Exercise:
Transcribe the entries, keeping every character the same.

─── Data records

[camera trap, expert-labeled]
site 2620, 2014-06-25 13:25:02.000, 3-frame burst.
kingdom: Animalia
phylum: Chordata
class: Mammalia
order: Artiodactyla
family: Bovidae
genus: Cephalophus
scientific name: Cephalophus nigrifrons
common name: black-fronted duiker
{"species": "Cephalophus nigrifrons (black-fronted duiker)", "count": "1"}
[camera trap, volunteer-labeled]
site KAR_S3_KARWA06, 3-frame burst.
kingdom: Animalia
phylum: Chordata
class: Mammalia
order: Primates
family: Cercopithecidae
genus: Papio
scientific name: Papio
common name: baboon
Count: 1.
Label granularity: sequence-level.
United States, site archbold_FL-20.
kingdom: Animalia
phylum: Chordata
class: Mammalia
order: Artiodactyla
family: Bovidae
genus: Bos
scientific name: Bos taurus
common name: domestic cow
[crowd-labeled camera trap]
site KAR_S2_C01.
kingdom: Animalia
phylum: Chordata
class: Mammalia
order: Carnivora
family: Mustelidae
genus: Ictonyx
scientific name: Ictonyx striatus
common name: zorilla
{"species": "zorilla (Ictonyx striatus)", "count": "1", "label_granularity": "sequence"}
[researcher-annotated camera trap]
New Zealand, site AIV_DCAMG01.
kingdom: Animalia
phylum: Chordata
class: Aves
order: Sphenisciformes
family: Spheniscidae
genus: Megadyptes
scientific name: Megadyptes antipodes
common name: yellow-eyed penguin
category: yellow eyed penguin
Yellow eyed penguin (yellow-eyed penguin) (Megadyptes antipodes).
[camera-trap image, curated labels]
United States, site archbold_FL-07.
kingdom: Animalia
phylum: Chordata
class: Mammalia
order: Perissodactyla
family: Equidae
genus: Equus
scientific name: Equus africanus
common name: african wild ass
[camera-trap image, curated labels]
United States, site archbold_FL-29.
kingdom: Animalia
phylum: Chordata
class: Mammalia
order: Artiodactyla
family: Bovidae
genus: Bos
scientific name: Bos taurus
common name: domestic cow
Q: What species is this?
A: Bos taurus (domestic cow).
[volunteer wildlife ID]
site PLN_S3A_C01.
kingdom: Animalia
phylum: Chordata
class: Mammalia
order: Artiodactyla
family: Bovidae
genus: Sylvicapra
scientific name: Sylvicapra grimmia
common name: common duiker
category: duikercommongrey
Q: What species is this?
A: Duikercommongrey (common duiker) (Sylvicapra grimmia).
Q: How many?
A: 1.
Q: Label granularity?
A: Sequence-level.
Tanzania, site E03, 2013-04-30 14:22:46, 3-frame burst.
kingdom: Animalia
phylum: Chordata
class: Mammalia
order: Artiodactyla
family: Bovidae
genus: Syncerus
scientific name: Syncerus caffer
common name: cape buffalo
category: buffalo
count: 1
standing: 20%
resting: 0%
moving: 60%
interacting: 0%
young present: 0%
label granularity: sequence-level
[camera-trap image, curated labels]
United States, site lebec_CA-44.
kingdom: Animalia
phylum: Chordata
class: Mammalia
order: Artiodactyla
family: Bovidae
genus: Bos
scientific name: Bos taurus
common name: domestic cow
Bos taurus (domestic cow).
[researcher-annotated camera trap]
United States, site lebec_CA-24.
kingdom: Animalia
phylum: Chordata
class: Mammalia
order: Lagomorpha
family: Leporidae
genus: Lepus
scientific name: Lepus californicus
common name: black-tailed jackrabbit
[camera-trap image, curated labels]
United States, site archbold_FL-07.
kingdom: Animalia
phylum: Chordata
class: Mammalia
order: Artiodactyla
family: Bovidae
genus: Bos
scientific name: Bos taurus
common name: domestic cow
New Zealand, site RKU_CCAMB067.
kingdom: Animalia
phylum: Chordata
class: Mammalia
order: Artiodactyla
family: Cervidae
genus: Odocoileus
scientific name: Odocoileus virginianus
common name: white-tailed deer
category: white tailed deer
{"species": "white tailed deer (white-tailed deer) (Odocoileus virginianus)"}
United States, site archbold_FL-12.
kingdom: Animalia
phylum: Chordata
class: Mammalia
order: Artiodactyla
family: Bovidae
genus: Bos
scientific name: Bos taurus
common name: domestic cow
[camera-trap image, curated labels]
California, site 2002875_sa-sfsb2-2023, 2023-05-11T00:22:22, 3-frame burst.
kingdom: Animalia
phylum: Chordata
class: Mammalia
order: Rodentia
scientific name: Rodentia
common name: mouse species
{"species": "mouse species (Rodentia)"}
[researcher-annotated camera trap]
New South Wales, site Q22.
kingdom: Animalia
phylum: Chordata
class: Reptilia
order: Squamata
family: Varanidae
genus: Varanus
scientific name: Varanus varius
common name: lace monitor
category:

──────

The completed task:
[camera trap, expert-labeled]
site 2620, 2014-06-25 13:25:02.000, 3-frame burst.
kingdom: Animalia
phylum: Chordata
class: Mammalia
order: Artiodactyla
family: Bovidae
genus: Cephalophus
scientific name: Cephalophus nigrifrons
common name: black-fronted duiker
{"species": "Cephalophus nigrifrons (black-fronted duiker)", "count": "1"}
[camera trap, volunteer-labeled]
site KAR_S3_KARWA06, 3-frame burst.
kingdom: Animalia
phylum: Chordata
class: Mammalia
order: Primates
family: Cercopithecidae
genus: Papio
scientific name: Papio
common name: baboon
Count: 1.
Label granularity: sequence-level.
United States, site archbold_FL-20.
kingdom: Animalia
phylum: Chordata
class: Mammalia
order: Artiodactyla
family: Bovidae
genus: Bos
scientific name: Bos taurus
common name: domestic cow
[crowd-labeled camera trap]
site KAR_S2_C01.
kingdom: Animalia
phylum: Chordata
class: Mammalia
order: Carnivora
family: Mustelidae
genus: Ictonyx
scientific name: Ictonyx striatus
common name: zorilla
{"species": "zorilla (Ictonyx striatus)", "count": "1", "label_granularity": "sequence"}
[researcher-annotated camera trap]
New Zealand, site AIV_DCAMG01.
kingdom: Animalia
phylum: Chordata
class: Aves
order: Sphenisciformes
family: Spheniscidae
genus: Megadyptes
scientific name: Megadyptes antipodes
common name: yellow-eyed penguin
category: yellow eyed penguin
Yellow eyed penguin (yellow-eyed penguin) (Megadyptes antipodes).
[camera-trap image, curated labels]
United States, site archbold_FL-07.
kingdom: Animalia
phylum: Chordata
class: Mammalia
order: Perissodactyla
family: Equidae
genus: Equus
scientific name: Equus africanus
common name: african wild ass
[camera-trap image, curated labels]
United States, site archbold_FL-29.
kingdom: Animalia
phylum: Chordata
class: Mammalia
order: Artiodactyla
family: Bovidae
genus: Bos
scientific name: Bos taurus
common name: domestic cow
Q: What species is this?
A: Bos taurus (domestic cow).
[volunteer wildlife ID]
site PLN_S3A_C01.
kingdom: Animalia
phylum: Chordata
class: Mammalia
order: Artiodactyla
family: Bovidae
genus: Sylvicapra
scientific name: Sylvicapra grimmia
common name: common duiker
category: duikercommongrey
Q: What species is this?
A: Duikercommongrey (common duiker) (Sylvicapra grimmia).
Q: How many?
A: 1.
Q: Label granularity?
A: Sequence-level.
Tanzania, site E03, 2013-04-30 14:22:46, 3-frame burst.
kingdom: Animalia
phylum: Chordata
class: Mammalia
order: Artiodactyla
family: Bovidae
genus: Syncerus
scientific name: Syncerus caffer
common name: cape buffalo
category: buffalo
count: 1
standing: 20%
resting: 0%
moving: 60%
interacting: 0%
young present: 0%
label granularity: sequence-level
[camera-trap image, curated labels]
United States, site lebec_CA-44.
kingdom: Animalia
phylum: Chordata
class: Mammalia
order: Artiodactyla
family: Bovidae
genus: Bos
scientific name: Bos taurus
common name: domestic cow
Bos taurus (domestic cow).
[researcher-annotated camera trap]
United States, site lebec_CA-24.
kingdom: Animalia
phylum: Chordata
class: Mammalia
order: Lagomorpha
family: Leporidae
genus: Lepus
scientific name: Lepus californicus
common name: black-tailed jackrabbit
[camera-trap image, curated labels]
United States, site archbold_FL-07.
kingdom: Animalia
phylum: Chordata
class: Mammalia
order: Artiodactyla
family: Bovidae
genus: Bos
scientific name: Bos taurus
common name: domestic cow
New Zealand, site RKU_CCAMB067.
kingdom: Animalia
phylum: Chordata
class: Mammalia
order: Artiodactyla
family: Cervidae
genus: Odocoileus
scientific name: Odocoileus virginianus
common name: white-tailed deer
category: white tailed deer
{"species": "white tailed deer (white-tailed deer) (Odocoileus virginianus)"}
United States, site archbold_FL-12.
kingdom: Animalia
phylum: Chordata
class: Mammalia
order: Artiodactyla
family: Bovidae
genus: Bos
scientific name: Bos taurus
common name: domestic cow
[camera-trap image, curated labels]
California, site 2002875_sa-sfsb2-2023, 2023-05-11T00:22:22, 3-frame burst.
kingdom: Animalia
phylum: Chordata
class: Mammalia
order: Rodentia
scientific name: Rodentia
common name: mouse species
{"species": "mouse species (Rodentia)"}
[researcher-annotated camera trap]
New South Wales, site Q22.
kingdom: Animalia
phylum: Chordata
class: Reptilia
order: Squamata
family: Varanidae
genus: Varanus
scientific name: Varanus varius
common name: lace monitor
category:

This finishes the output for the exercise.